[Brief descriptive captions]
===

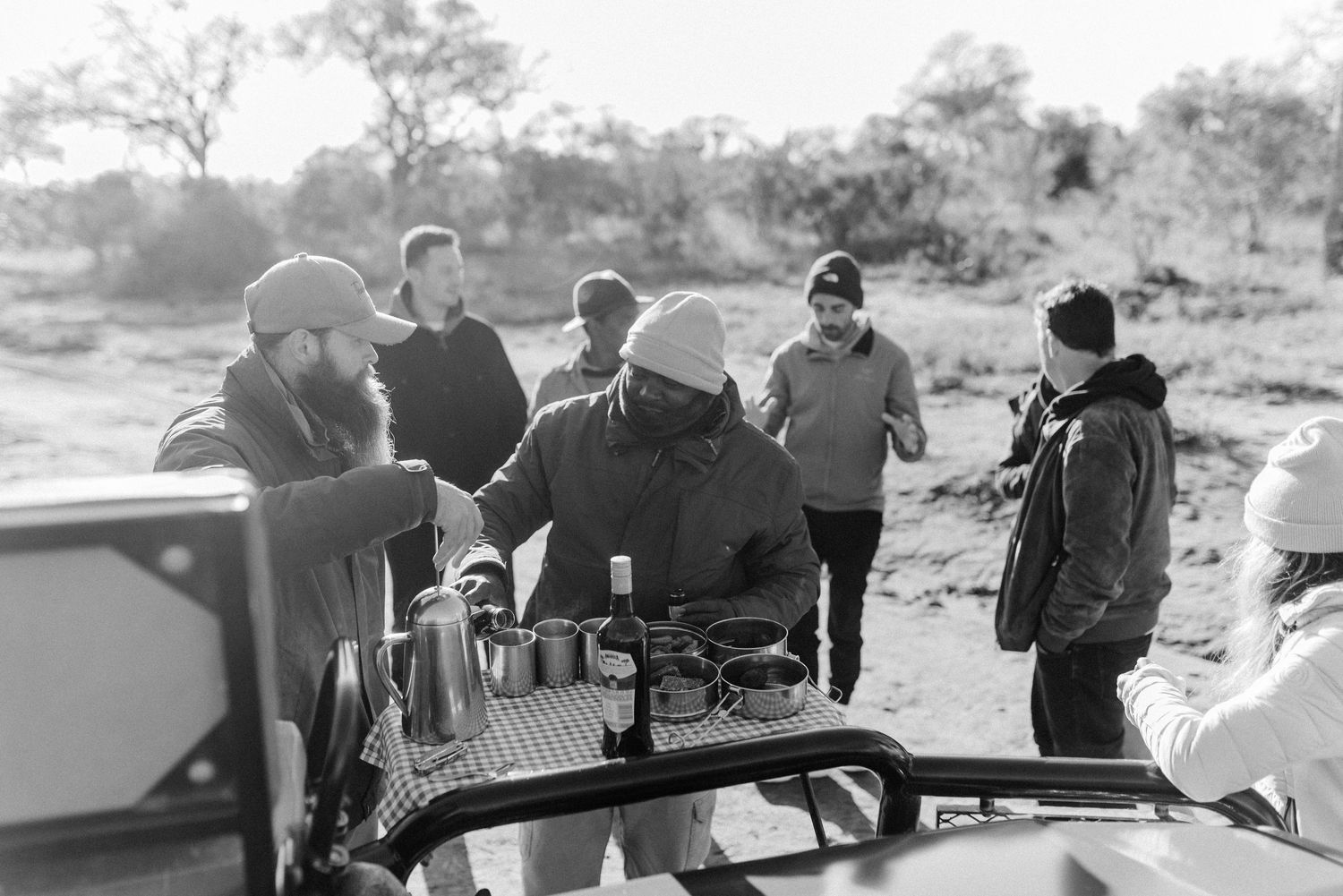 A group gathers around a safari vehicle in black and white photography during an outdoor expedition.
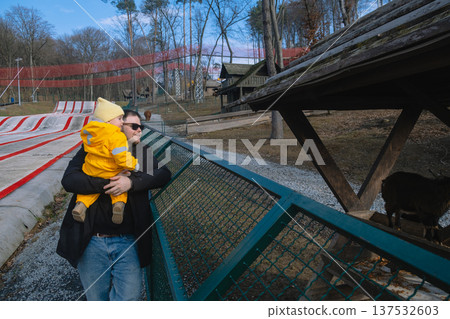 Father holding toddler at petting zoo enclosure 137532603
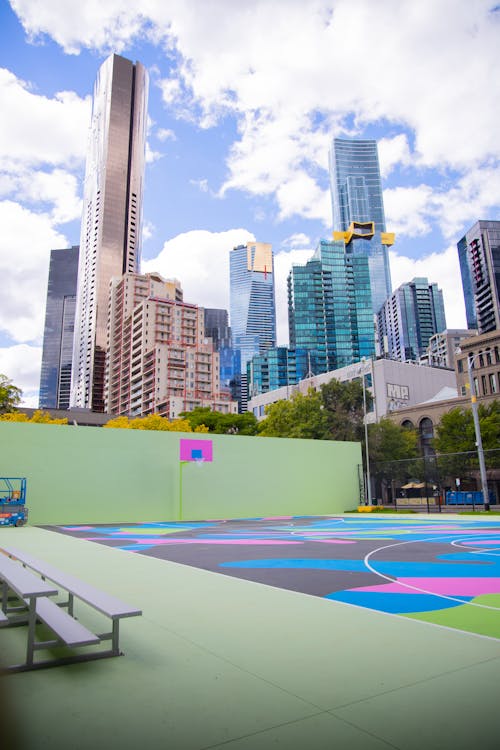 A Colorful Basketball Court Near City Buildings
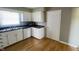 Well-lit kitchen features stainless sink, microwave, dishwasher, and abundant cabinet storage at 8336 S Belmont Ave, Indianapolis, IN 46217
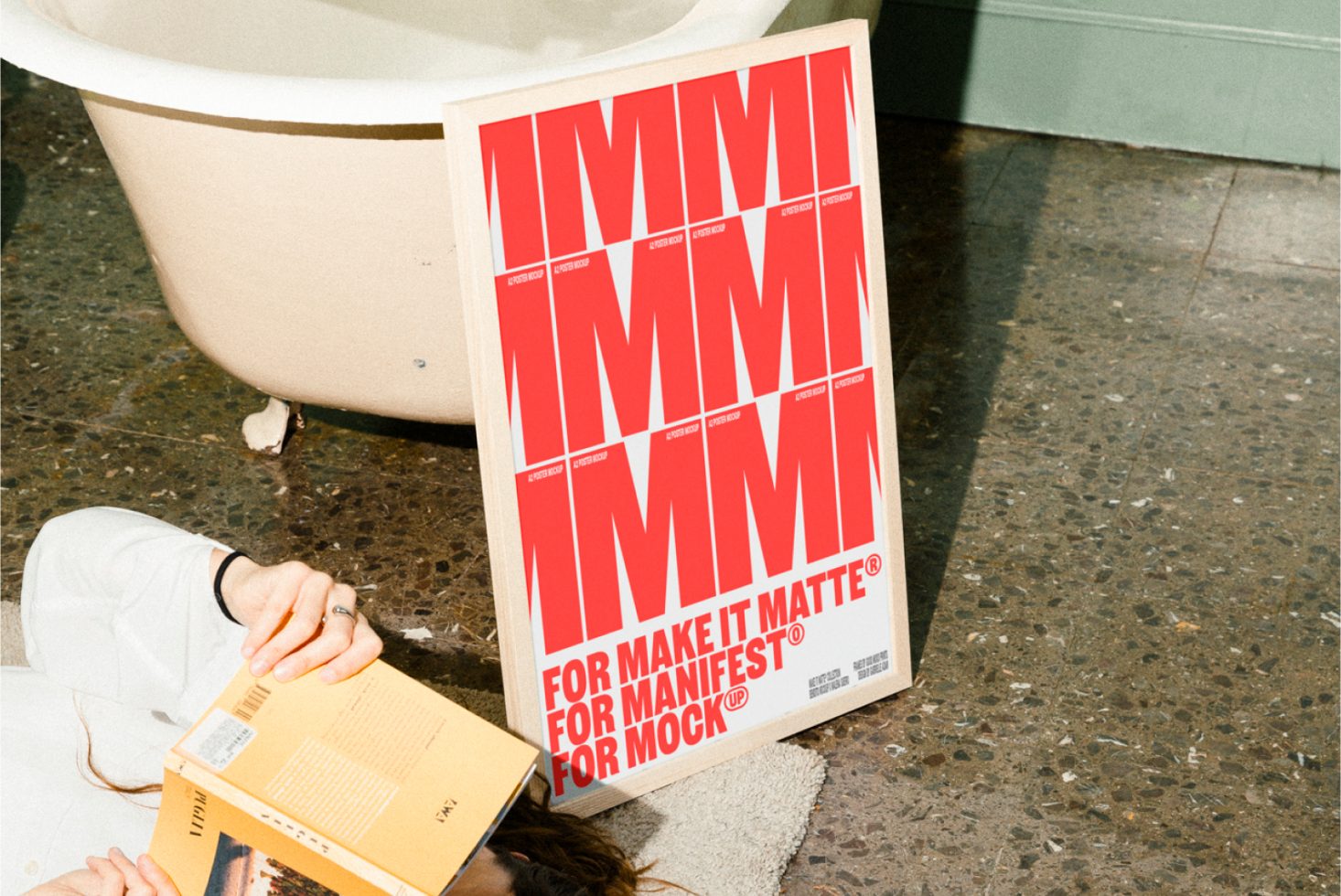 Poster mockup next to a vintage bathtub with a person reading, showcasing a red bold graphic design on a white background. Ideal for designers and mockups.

===

» ABOUT THIS TASK
Each line of the data is to be duplicated exactly; pictures stay out of the copy.

» ANSWER SPACE
 A group gathers around a safari vehicle in black and white photography during an outdoor expedition.
 Father holding toddler at petting zoo enclosure 137532603
 A Colorful Basketball Court Near City Buildings
 Well-lit kitchen features stainless sink, microwave, dishwasher, and abundant cabinet storage at 8336 S Belmont Ave, Indianapolis, IN 46217
 Poster mockup next to a vintage bathtub with a person reading, showcasing a red bold graphic design on a white background. Ideal for designers and mockups.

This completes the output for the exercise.